DATA IN THIS EXERCISE:

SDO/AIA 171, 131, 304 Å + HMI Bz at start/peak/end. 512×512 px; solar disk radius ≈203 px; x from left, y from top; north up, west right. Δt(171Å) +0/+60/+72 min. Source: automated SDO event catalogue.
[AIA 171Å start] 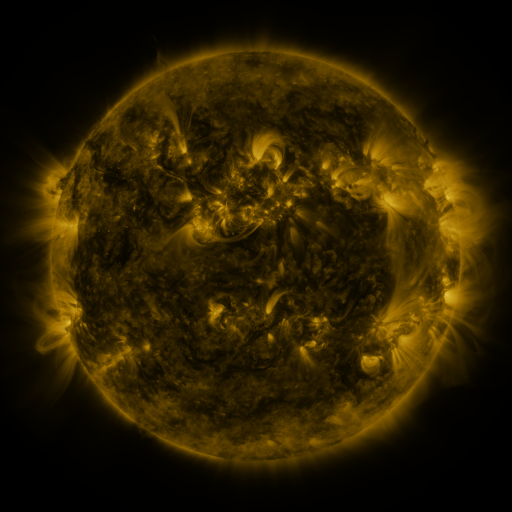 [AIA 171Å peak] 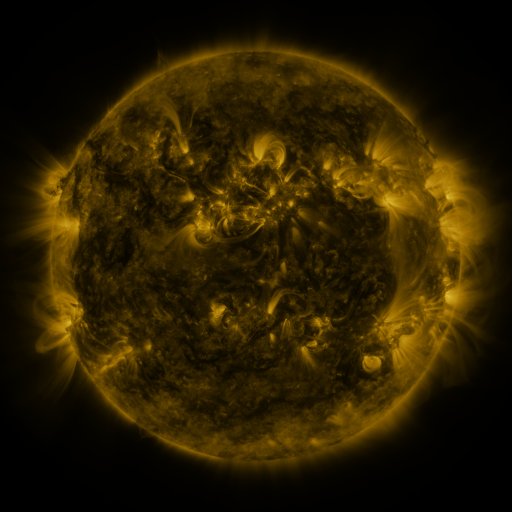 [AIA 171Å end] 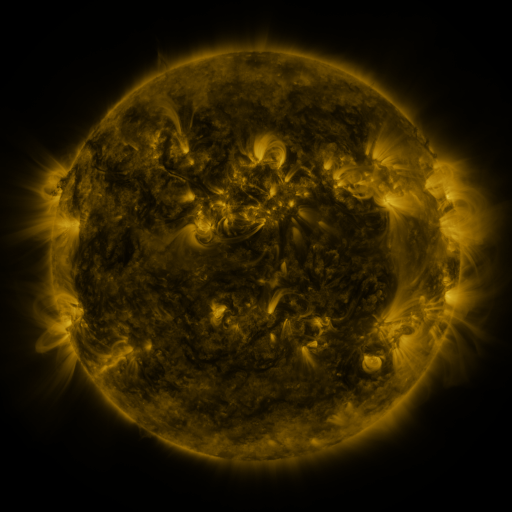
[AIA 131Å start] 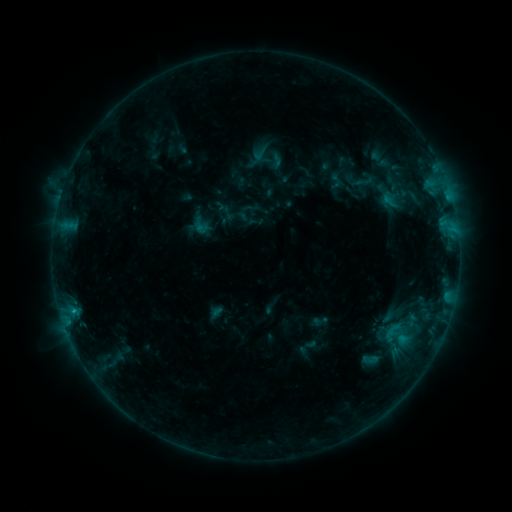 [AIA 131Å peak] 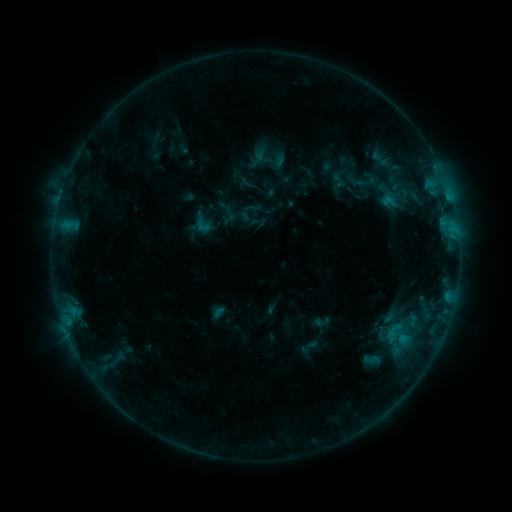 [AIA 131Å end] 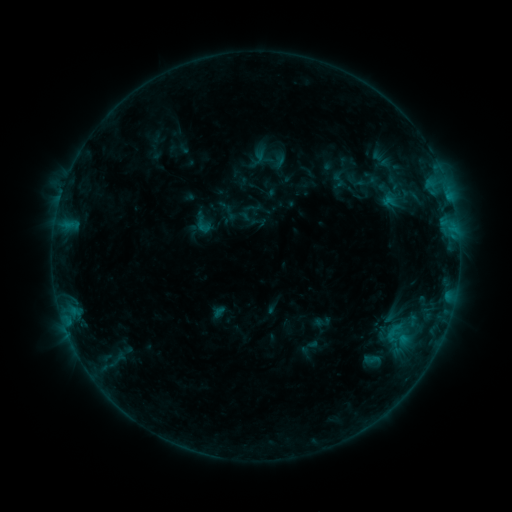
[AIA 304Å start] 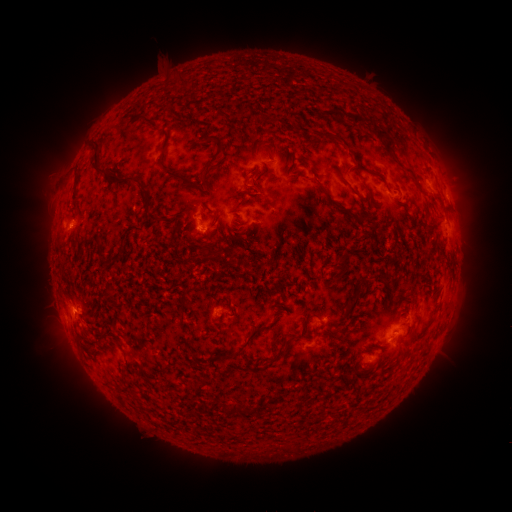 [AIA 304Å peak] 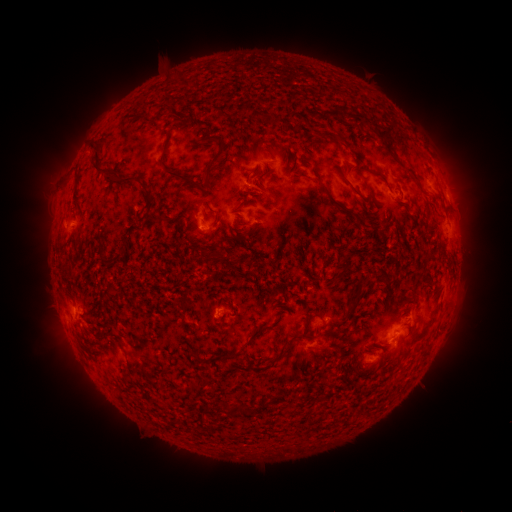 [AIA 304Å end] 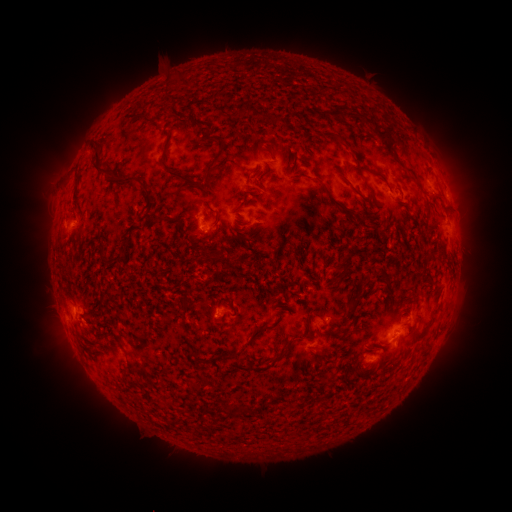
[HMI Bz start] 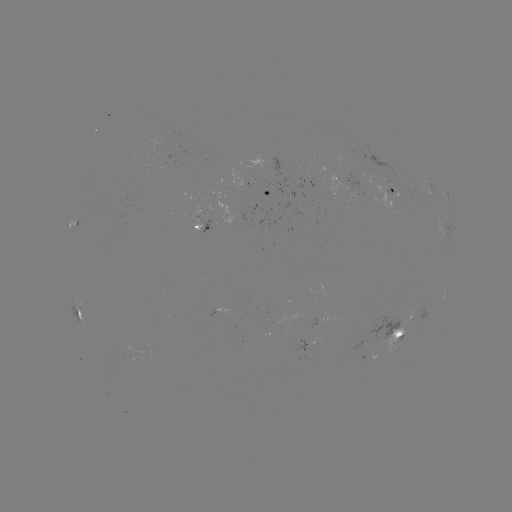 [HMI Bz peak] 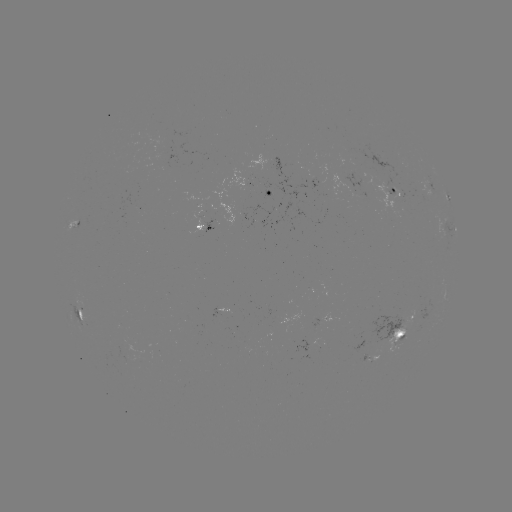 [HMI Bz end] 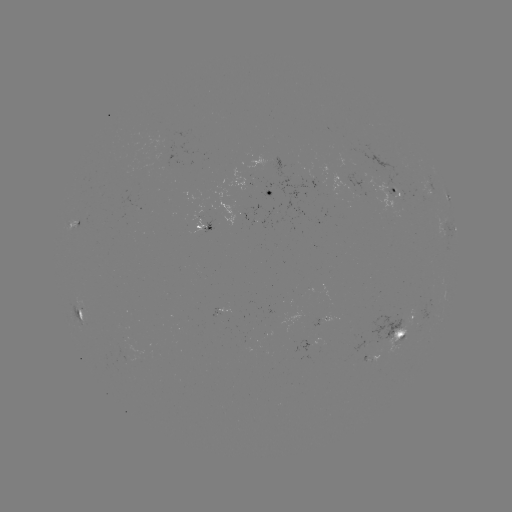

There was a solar emerging-flux region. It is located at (166, 150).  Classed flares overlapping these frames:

WHAT YOU HAVE TO DO: When a line in the records holds the string "solar", copy that line.

THE COMPLETED TASK:
SDO/AIA 171, 131, 304 Å + HMI Bz at start/peak/end. 512×512 px; solar disk radius ≈203 px; x from left, y from top; north up, west right. Δt(171Å) +0/+60/+72 min. Source: automated SDO event catalogue.
There was a solar emerging-flux region. It is located at (166, 150).  Classed flares overlapping these frames:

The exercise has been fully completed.